Sobre nosotras, una repentina oscuridad veló la bóveda, una oscuridad reptante, como una tormenta salvaje. Bajaba cada vez más y se colocó como una columna frente a Elisabeth, coagulándose, hasta que fue tan densa que sentí que podía tocarla como si fuese un ser.

Con un gruñido, Elisabeth se lanzó al suelo de esqueletos y escarbó tan frenéticamente en busca de los objetos caídos que ignoró el manuscrito que voló de su mano.

—¡No tienes derecho! —le grito a la oscuridad—. Este momento es mío, estas baratijas son mías, y si me las arrebatas…

Se detuvo en mitad de su espumosa rabia, comprendiendo aparentemente que no había forma de amenazar a aquella entidad.
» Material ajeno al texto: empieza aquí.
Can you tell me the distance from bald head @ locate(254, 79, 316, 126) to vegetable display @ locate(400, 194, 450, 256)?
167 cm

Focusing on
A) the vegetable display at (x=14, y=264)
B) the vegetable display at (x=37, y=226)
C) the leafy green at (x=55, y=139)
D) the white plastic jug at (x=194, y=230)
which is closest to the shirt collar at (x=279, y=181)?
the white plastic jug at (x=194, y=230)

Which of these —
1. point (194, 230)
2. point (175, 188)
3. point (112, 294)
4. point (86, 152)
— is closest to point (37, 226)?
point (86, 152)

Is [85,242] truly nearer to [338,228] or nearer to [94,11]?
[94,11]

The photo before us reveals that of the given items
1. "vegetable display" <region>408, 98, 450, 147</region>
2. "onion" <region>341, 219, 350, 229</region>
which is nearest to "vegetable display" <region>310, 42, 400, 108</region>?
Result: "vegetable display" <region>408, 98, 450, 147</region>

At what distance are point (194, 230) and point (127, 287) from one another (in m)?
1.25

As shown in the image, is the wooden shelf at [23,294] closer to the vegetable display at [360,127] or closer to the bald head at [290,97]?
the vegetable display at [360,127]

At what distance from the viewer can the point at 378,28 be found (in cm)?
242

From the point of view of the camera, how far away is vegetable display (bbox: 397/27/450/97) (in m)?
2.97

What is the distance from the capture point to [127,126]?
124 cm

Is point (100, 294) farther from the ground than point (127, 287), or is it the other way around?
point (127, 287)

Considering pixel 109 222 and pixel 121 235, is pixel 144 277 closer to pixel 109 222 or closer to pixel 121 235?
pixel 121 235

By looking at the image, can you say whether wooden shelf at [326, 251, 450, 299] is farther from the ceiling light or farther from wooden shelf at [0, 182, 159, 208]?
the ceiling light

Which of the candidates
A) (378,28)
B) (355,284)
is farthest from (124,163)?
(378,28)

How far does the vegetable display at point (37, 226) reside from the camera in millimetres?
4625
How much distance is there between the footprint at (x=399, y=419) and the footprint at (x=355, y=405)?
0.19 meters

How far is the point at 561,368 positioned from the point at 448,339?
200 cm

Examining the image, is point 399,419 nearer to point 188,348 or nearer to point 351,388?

Con un aullido horrendo, se giró para huir.

Pero no podía, pues a su lado estaba Bram, brillando con una luz interna más brillante que la suya. Intentó pasar a su lado y se vio atrapada entre la oscuridad y su luz.

Me giré asombrada hacia la columna y vi en su base a un niño radiante y hermoso. En sus regordetas manos estaba el manuscrito y el relicario abandonado y me los ofreció.

Los tomé reverentemente, dejé el brillante pergamino, y acaricié con mis dedos el mensaje externo del relicario: «Bondad eterna». Entonces, como un libro, abrí el corazón (como también el mío) y en sus hojas internas se leía: «Amor eterno. Sacrificio eterno».

Comencé a llorar, pues recordé emocionada el sufrimiento de mis ancestros, de mi madre y de mi padre, de mis queridos hermanos, de mi sobrino y de su mujer y su hijito, y el de todas mis víctimas y sus familias. Lloré y supe en mi interior el coste del miedo y la codicia.

—Zsuzsanna —preguntó dulcemente el niño—. ¿Entiendes y aceptas?

Asentí con la cabeza, demasiado afectada como para hablar. El niño me extendió su mano y me ayudó a levantarme.

—Un beso entonces —dijo—. Solo un beso…

Mientras me inclinaba para acceder, agitó la cabeza severamente. Sentí que sus manos crecían y aumentaban dentro de las mías. Su estatura se incrementó, sus mechones dorados se volvieron blancos y crecieron como si pasaran décadas.

—Arminius —susurré, a lo que él respondió sonriendo:

—No te inclinarás ante mí.

Y caímos uno en los brazos del otro.